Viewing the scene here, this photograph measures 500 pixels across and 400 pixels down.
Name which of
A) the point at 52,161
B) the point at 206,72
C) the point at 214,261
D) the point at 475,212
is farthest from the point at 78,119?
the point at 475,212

__________

Copy the entries above word for word, keeping every line in its original order.

REPLY TO THE EXERCISE:
Viewing the scene here, this photograph measures 500 pixels across and 400 pixels down.
Name which of
A) the point at 52,161
B) the point at 206,72
C) the point at 214,261
D) the point at 475,212
is farthest from the point at 78,119?
the point at 475,212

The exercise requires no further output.